Reputation: 3460
My program first reads 2 images from HDD (with c++ file.read
function), and after that it performs calculations on GPU and CPU (a bunch of CUDA kernels mixed up with simple CPU calculations) with these images. I have about 2000 pairs of images to process. Reading and calculation time are almost equal. Is there relatively simple implementation of parallelization of reading and processing?

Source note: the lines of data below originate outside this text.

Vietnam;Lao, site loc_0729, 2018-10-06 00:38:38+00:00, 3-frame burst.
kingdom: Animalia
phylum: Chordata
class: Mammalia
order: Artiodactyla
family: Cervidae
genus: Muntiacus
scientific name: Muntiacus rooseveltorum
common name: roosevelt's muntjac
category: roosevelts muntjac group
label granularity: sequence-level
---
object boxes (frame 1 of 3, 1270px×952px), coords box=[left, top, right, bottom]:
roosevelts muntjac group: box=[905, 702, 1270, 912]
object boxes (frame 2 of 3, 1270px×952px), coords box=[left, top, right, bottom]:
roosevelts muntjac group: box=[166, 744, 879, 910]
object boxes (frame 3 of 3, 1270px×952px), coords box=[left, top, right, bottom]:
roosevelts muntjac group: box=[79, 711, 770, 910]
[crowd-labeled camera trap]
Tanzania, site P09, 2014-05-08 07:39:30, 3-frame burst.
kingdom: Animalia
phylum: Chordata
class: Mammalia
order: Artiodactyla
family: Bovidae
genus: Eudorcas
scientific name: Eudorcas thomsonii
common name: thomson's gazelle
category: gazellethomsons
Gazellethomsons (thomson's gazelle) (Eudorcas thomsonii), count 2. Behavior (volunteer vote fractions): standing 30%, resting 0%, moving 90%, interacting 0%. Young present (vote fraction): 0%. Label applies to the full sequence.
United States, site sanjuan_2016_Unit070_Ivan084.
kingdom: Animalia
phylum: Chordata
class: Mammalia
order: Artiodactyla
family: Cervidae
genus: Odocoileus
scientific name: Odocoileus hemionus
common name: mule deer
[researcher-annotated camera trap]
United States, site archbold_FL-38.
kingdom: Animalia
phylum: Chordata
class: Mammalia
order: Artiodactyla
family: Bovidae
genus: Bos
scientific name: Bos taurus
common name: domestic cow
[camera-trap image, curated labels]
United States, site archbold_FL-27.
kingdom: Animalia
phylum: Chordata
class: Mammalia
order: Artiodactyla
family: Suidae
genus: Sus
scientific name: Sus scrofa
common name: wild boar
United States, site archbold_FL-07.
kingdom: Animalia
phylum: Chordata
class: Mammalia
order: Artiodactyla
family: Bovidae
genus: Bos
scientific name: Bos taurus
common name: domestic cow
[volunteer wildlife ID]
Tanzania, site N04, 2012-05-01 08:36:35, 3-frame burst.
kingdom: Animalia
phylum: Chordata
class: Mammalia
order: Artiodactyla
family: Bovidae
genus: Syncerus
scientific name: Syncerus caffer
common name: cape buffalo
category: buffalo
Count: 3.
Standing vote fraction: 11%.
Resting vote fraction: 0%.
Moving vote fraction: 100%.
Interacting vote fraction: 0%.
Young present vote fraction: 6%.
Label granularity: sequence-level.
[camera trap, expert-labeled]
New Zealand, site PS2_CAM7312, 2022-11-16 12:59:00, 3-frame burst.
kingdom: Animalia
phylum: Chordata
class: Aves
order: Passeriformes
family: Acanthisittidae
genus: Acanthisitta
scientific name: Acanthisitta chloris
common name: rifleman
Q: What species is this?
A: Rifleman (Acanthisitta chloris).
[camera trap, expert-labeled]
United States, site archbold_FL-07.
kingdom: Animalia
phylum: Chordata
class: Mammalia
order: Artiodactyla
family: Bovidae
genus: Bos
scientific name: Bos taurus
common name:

I know, that with CUDA streams I can evaluate kernels asynchronously with respect to host(CPU), but here my calculations are mixed and complicated. So, may be is it possible to use some kind of CPU multithreading?
What I want is:
readfromHDD(im-1);
readfromHDD(im-2);
for(int i=3;i<1998;i=i+2){
readfromHDD(im-i); | functions inside the
readfromHDD(im-(i+1)); | for loop are evaluated
ProcessGPU&CPU(im-(i-2),im-(i-1)); | concurrently
Synchronize_Reading_and_processing;
end
I think, there is no need to post my actual code. I never did multithreading before, so I don't know how it will work with CUDA kernels. Any hints are appreciated.
Thanks
Upvotes: 3
Views: 671
Reputation: 2250
I am very partial to pthreads and implementing an asynchronous wrapper ontop of a reader that synchronizes when you request the next set of data.
This is the easiest method I can think to implement. I've included something that should be easy to compile and fully demonstrate an implementation. Good luck.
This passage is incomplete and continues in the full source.